Dear Mr Rawles,
Since I have worked for a few decades now with computers as programmer, installing systems and building/repairing computers, I read last week's articles/letters on a digital libraries with interest. Though most information provided is correct, some possibilities weren't discussed, while others may not be entirely clear or confusing to the uninitiated.
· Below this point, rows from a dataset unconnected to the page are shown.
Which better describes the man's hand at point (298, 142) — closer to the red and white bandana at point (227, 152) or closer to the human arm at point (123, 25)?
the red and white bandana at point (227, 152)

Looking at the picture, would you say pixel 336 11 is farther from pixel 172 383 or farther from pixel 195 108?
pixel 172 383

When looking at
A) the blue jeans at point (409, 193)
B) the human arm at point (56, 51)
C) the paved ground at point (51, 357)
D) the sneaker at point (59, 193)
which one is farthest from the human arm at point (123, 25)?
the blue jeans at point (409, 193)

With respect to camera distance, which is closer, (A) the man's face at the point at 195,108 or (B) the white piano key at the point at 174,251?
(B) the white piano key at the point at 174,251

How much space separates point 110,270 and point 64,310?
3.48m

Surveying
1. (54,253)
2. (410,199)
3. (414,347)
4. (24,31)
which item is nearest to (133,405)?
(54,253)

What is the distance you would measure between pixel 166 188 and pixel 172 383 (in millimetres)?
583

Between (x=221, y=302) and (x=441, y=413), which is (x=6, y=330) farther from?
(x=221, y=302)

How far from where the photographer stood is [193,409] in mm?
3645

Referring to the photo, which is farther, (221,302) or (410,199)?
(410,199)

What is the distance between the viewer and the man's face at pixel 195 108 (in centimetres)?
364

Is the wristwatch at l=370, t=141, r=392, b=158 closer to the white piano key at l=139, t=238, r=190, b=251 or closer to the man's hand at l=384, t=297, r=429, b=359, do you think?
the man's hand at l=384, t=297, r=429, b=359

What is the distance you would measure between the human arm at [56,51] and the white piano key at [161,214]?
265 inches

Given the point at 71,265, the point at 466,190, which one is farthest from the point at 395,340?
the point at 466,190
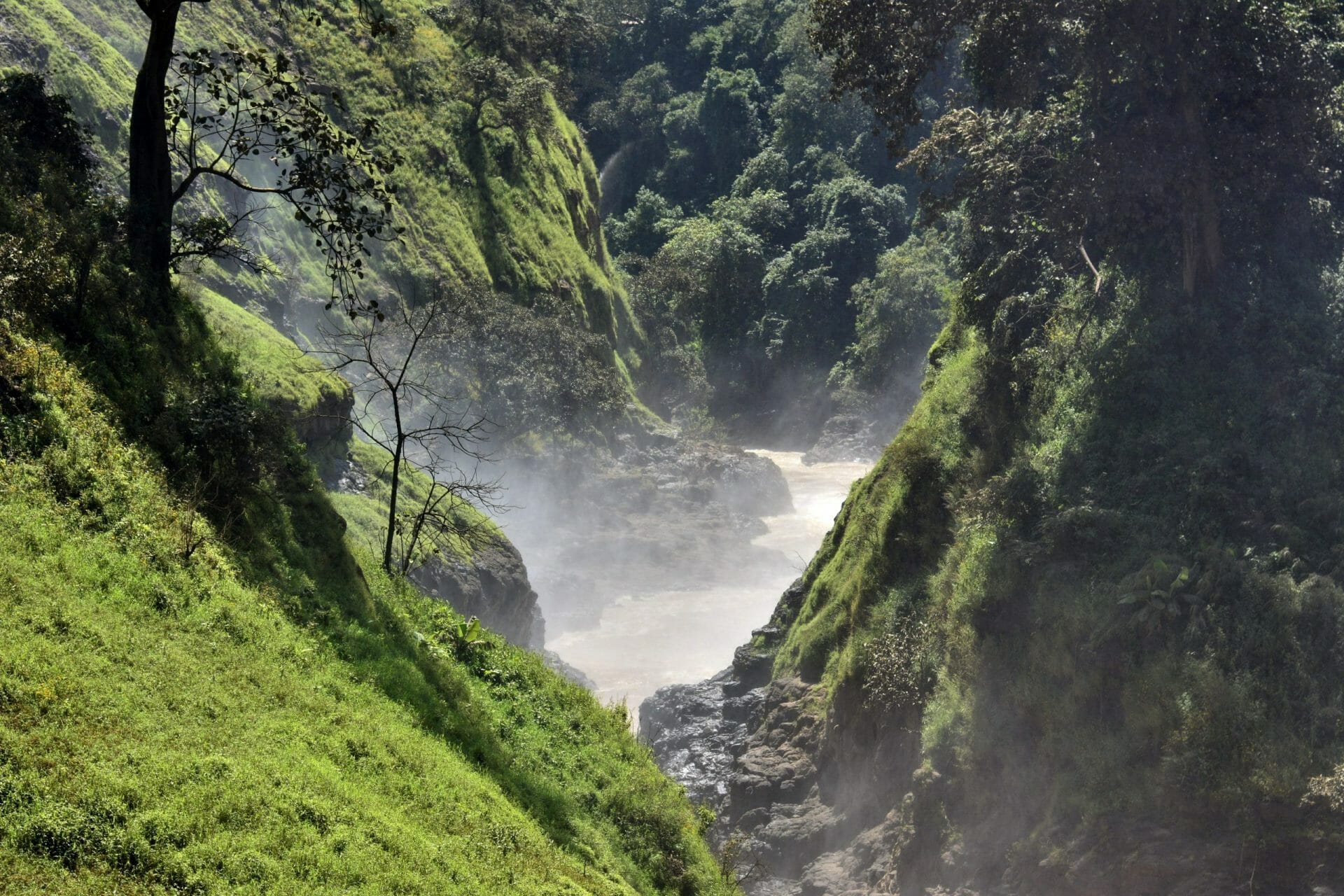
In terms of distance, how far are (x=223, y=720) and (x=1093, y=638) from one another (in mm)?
12368

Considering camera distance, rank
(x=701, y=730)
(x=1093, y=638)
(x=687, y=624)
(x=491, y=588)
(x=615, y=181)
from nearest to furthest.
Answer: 1. (x=1093, y=638)
2. (x=701, y=730)
3. (x=491, y=588)
4. (x=687, y=624)
5. (x=615, y=181)

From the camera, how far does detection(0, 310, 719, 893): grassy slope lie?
21.4 feet

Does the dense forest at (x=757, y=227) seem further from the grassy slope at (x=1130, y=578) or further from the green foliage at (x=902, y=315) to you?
the grassy slope at (x=1130, y=578)

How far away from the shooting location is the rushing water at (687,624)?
3434 cm

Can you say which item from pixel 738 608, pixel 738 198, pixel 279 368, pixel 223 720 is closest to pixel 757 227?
pixel 738 198

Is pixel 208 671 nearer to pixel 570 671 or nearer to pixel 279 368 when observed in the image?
pixel 279 368

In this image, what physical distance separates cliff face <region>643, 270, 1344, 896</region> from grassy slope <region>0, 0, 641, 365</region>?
18.8m

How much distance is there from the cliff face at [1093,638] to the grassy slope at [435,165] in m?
18.8

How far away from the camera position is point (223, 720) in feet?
26.3

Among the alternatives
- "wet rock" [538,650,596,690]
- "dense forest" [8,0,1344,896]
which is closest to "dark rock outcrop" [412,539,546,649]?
"dense forest" [8,0,1344,896]

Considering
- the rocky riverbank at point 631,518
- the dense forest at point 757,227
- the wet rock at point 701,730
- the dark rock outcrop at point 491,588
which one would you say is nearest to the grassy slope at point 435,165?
the rocky riverbank at point 631,518

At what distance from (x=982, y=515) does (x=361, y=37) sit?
35.9 meters

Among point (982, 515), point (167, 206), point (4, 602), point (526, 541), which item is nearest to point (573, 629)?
point (526, 541)

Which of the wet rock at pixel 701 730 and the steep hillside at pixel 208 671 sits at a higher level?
the wet rock at pixel 701 730
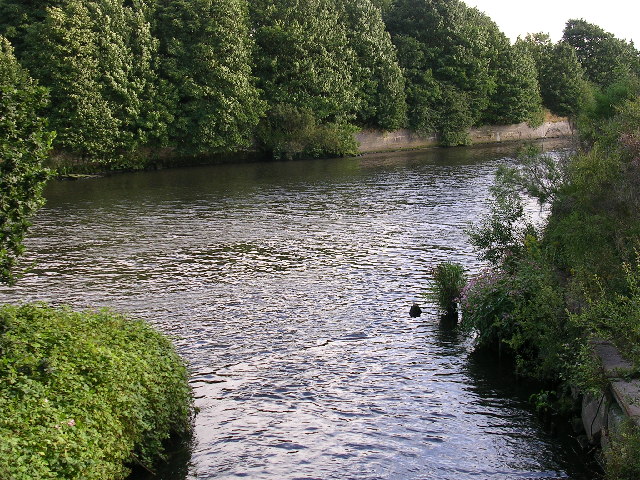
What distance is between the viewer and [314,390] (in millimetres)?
14852

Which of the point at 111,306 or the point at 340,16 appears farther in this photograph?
→ the point at 340,16

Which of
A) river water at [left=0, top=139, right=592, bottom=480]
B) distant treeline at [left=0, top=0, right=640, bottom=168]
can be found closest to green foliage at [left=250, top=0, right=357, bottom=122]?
distant treeline at [left=0, top=0, right=640, bottom=168]

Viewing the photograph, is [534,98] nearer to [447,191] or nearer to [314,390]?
[447,191]

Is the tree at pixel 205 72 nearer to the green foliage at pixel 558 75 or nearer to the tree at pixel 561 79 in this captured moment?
the green foliage at pixel 558 75

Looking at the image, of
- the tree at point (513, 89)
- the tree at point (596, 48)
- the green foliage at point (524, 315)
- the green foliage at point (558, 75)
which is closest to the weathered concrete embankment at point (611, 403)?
the green foliage at point (524, 315)

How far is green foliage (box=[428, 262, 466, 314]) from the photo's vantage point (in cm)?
1939

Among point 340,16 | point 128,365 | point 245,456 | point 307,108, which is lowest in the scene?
point 245,456

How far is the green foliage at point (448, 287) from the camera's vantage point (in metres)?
19.4

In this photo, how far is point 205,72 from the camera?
2611 inches

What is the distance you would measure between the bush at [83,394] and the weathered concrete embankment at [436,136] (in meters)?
63.4

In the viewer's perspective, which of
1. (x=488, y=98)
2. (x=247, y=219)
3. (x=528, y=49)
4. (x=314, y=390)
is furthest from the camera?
(x=528, y=49)

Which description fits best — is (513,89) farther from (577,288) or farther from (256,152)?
(577,288)

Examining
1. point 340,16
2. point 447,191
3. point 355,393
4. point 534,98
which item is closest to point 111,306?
point 355,393

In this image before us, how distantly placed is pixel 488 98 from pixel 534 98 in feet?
28.0
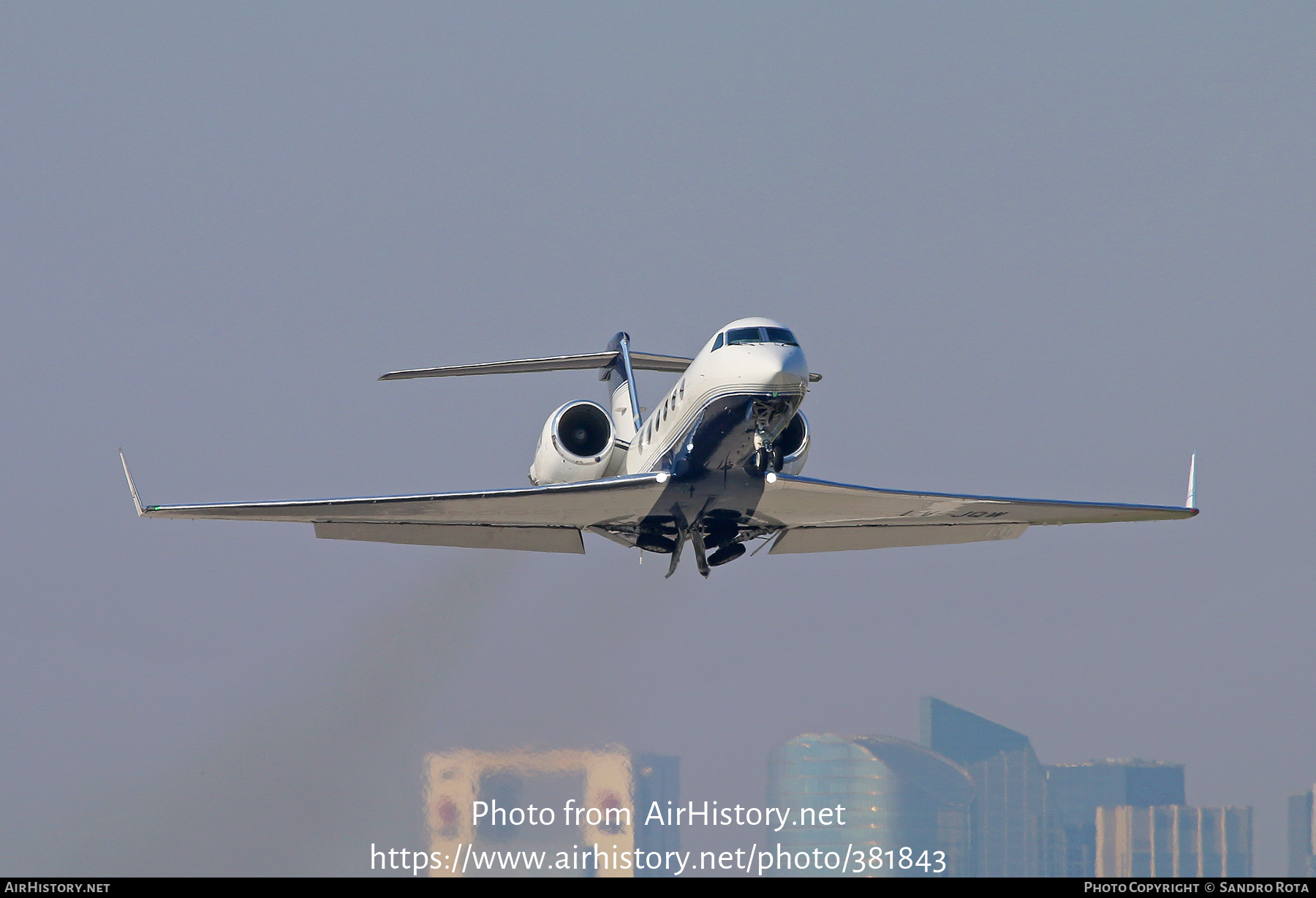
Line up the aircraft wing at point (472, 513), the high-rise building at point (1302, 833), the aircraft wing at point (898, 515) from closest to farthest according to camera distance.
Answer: the aircraft wing at point (472, 513) → the aircraft wing at point (898, 515) → the high-rise building at point (1302, 833)

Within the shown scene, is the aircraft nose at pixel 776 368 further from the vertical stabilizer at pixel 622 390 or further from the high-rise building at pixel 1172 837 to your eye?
the high-rise building at pixel 1172 837

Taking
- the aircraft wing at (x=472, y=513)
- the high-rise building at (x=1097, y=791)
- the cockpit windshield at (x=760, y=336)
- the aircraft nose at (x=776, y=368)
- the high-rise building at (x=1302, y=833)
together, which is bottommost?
the aircraft wing at (x=472, y=513)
So, in addition to the previous postings, here is my take on 'digital libraries for dummies':
Putting together a digital library is a good idea and I have one too. It contains everything from books to reference diagrams, user manuals and SurvivalBlog archives. However it can become a needless burden on (possibly scarce) resources if not done correctly. So before you run out to buy things you may not need, lets take a look at whether your intended
approach fits with your other preparations.
- How much storage is required? As much as you need/can afford/deem necessary. I know that doesn't say much but it is really what it comes down to. For example I have scanned all old family pictures I could find and stored the scans along with newer digital pictures. They are part of the library, together with copies of music CDs and vinyl records, a few movies and family videos. And some games in case people get really bored. The computer says the library has grown to over 150,000 files most of which are compressed by lossless algorithms to around 100GB total required storage space. That's a small hard drive, average SSD, 4 32GB SDHC cards, 20+ DVDs or 150 CDs.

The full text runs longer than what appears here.